● **Extract to read**
History

History

church_buildingIn 1826, twenty years after the first known permanent settlement in Gates Mills near what became Wilson Mills, Holsey Gates purchased 130 acres along the Chagrin River, built a cabin, dammed the river and dug a mill race. Much of the mill race can still be seen. It cut across a bend in the river, beginning about where the current dam is now, ran through the Hunt Club, crossed under Epping and Old Mill Roads just west of the library, and emptied back into the river across from the Gates Mills municipal buildings. Gates built three mills along the race: 1) the original saw mill approximately where the Library now stands; 2) a grist mill across the road and 3) a second saw mill further down the race. Holsey’s third home in Gates Mills was a house he built across the road from St. Christopher’s to accommodate both his family and a tavern. This building, subsequently transformed into the Eagle Tavern, the Maple Leaf Inn and the Hunt Club, was almost completely destroyed by fire in 1935 and was indeed completely destroyed by fire in 1994.

In 1838 Holsey built the Bell House, next to St. Christopher’s on the east, as a school which he rented to the township for $2.00 a year. Holsey’s son, Washington Gates, built what is now the Rectory in 1854. By the middle of the nineteenth century Gates Mills was a thriving community with, in addition to the mills, a rake and wagon factory, two cheese factories, two general stores and a post office.

● **Exercise tasks**
**1.** In the Gates Mills history, how much rent per year did the township pay Holsey Gates for the Bell House school?
**2.** Print the part of the Gates Mills history that opens with the words containing "In 1838 Holsey" and closes with "a post office.".

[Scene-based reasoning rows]
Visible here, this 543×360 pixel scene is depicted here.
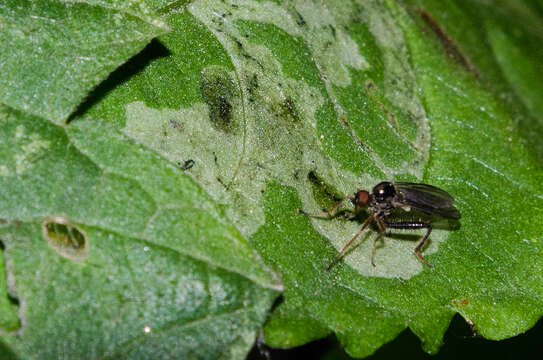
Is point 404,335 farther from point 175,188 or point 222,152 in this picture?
point 175,188

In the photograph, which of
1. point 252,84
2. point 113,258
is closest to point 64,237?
point 113,258

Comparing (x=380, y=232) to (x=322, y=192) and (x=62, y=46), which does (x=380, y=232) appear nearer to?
(x=322, y=192)

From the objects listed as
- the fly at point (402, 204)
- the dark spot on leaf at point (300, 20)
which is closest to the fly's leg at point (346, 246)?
the fly at point (402, 204)

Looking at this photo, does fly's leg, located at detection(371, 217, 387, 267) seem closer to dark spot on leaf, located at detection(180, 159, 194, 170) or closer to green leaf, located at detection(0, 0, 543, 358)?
green leaf, located at detection(0, 0, 543, 358)

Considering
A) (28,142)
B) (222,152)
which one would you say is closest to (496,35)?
(222,152)

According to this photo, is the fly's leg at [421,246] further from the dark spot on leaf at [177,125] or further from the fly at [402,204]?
the dark spot on leaf at [177,125]

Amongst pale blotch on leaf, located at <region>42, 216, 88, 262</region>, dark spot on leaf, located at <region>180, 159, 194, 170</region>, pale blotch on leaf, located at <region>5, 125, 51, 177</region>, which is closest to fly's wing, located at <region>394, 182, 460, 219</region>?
dark spot on leaf, located at <region>180, 159, 194, 170</region>

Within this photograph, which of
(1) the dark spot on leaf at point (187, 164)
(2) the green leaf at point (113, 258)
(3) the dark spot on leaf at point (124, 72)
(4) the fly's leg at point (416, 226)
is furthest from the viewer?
(4) the fly's leg at point (416, 226)
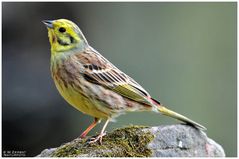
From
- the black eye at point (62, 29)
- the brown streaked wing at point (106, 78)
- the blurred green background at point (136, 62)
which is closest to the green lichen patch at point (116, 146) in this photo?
the brown streaked wing at point (106, 78)

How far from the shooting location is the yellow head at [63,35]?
226 inches

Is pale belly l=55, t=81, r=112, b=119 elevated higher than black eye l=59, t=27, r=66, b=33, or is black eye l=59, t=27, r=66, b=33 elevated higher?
black eye l=59, t=27, r=66, b=33

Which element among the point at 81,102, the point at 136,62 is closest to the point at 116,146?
the point at 81,102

● **Solved problems**
**1.** $2.00 a year.

**2.**
In 1838 Holsey built the Bell House, next to St. Christopher’s on the east, as a school which he rented to the township for $2.00 a year. Holsey’s son, Washington Gates, built what is now the Rectory in 1854. By the middle of the nineteenth century Gates Mills was a thriving community with, in addition to the mills, a rake and wagon factory, two cheese factories, two general stores and a post office.